== Supplied passage ==

Hasebe made his debut for the Japan senior national team under manager Zico on 11 February 2006, in a friendly match against the USA at AT&T Park in San Francisco. Although he played three matches under Zico, he was not selected for the 2006 World Cup.

After 2006 World Cup, Hasebe was soon capped for Japan under new manager Ivica Osim. Although he played three matches under Osim in 2006, he could not play at all in 2007. Osim suffered a stroke in November 2007 and Takeshi Okada replaced him as manager in December. In May 2008, Hasebe played for Japan against Ivory Coast for the first time in one and a half a year. From that point onwards, he regularly featured in the squad as a defensive midfielder alongside Yasuhito Endō.

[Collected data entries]

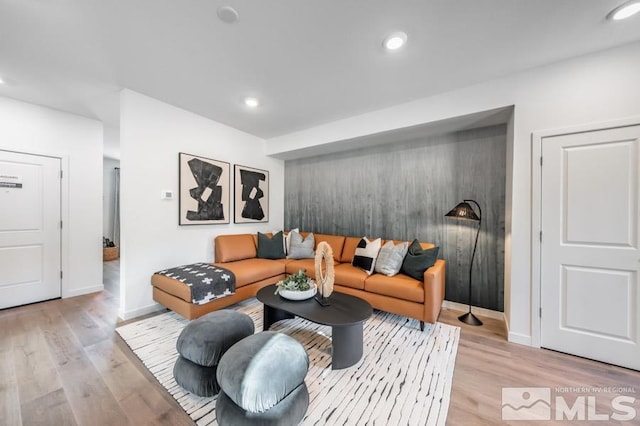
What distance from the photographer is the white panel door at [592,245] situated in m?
1.93

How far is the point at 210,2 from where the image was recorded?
157cm

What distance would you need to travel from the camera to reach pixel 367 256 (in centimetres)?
311

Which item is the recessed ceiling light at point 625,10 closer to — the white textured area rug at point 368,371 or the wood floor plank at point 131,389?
the white textured area rug at point 368,371

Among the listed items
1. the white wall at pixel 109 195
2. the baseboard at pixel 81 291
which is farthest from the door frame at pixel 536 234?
the white wall at pixel 109 195

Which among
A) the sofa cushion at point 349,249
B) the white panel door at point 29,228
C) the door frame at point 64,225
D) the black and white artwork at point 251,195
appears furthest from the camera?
the black and white artwork at point 251,195

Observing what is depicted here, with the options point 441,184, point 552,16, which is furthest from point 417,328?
point 552,16

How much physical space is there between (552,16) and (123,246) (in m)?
4.44

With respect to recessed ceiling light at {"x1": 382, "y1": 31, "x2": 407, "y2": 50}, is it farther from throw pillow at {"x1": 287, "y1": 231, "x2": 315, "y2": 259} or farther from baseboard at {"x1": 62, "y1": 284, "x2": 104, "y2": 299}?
baseboard at {"x1": 62, "y1": 284, "x2": 104, "y2": 299}

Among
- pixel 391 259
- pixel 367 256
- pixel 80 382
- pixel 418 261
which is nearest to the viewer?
pixel 80 382

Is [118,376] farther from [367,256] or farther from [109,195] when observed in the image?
[109,195]

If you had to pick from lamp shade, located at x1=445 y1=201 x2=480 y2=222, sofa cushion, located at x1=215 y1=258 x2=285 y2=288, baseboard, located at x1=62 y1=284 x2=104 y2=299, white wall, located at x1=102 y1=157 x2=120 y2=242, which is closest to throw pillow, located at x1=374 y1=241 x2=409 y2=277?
lamp shade, located at x1=445 y1=201 x2=480 y2=222

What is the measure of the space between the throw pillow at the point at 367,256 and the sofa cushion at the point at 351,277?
72 millimetres

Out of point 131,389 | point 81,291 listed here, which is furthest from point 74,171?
point 131,389

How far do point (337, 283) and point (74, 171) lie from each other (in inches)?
162
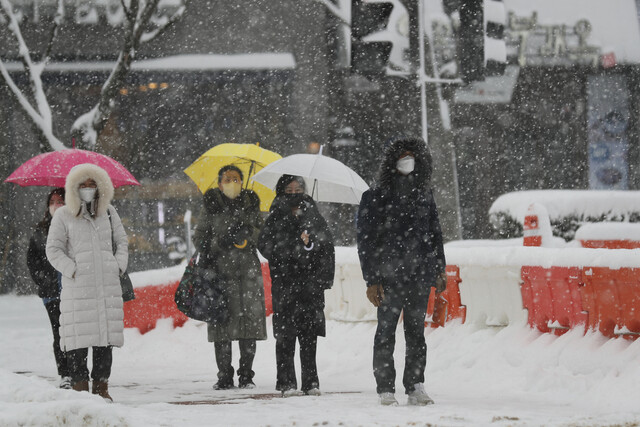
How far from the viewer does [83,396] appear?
6.47 m

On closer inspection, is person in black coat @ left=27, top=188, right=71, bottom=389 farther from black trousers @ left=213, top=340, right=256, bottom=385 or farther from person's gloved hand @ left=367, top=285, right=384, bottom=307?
person's gloved hand @ left=367, top=285, right=384, bottom=307

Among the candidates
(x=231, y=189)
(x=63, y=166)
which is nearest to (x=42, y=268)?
(x=63, y=166)

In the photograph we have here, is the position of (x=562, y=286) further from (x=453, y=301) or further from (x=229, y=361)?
(x=229, y=361)

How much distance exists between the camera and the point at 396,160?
7.57 m

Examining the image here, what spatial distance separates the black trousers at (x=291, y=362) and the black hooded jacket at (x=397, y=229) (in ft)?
3.52

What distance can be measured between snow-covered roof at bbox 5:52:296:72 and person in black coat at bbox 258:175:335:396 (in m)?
13.7

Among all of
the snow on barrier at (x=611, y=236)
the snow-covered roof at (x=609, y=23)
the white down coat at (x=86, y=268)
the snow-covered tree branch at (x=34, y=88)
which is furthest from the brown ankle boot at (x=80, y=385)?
the snow-covered roof at (x=609, y=23)

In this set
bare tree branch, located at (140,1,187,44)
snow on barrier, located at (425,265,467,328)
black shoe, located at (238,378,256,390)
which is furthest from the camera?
bare tree branch, located at (140,1,187,44)

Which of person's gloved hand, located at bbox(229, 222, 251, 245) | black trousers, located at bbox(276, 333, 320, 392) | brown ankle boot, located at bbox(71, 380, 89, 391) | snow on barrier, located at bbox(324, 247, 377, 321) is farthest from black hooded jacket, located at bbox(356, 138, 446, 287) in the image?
snow on barrier, located at bbox(324, 247, 377, 321)

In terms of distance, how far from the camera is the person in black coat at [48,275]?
28.2 ft

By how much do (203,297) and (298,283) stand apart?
89 cm

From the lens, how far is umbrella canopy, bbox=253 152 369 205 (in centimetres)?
862

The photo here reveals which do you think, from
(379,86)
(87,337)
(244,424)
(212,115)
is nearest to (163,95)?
(212,115)

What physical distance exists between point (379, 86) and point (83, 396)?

== Using the information ==
1. Answer these questions from the passage on Hasebe's national team career.
(a) At which venue did Hasebe make his debut for the Japan senior national team?
(b) Who replaced Ivica Osim as manager, and in which month?
(c) Which team did Hasebe play against for Japan in May 2008?
2. Pick up the passage on Hasebe's national team career after its final sentence and continue it.

== Written answers ==
1.
(a) AT&T Park in San Francisco
(b) Takeshi Okada, in December
(c) Ivory Coast

2.
Hasebe was the onfield captain at the 2010 FIFA World Cup, as Yoshikatsu Kawaguchi was the third-choice goalkeeper, and was captain at the 2011 AFC Asian Cup. He captained the team for three World Cup campaigns, until he announced his international retirement after Japan lost 3–2 against Belgium in the Round of 16 of 2018 FIFA World Cup. At the 2010 World Cup, Hasebe played all four matches and Japan qualified to the knockout stage.

After the 2010 World Cup, Hasebe also served as a captain under new manager Alberto Zaccheroni. In 2011, Japan won the champions in 2011 Asian Cup. He played all six matches and scored a goal against Syria. From late 2013, Hasebe played as defensive midfielder with Hotaru Yamaguchi instead of Endo. In 2014, he played three matches in the 2014 World Cup. However, Japan was eliminated in the group stage.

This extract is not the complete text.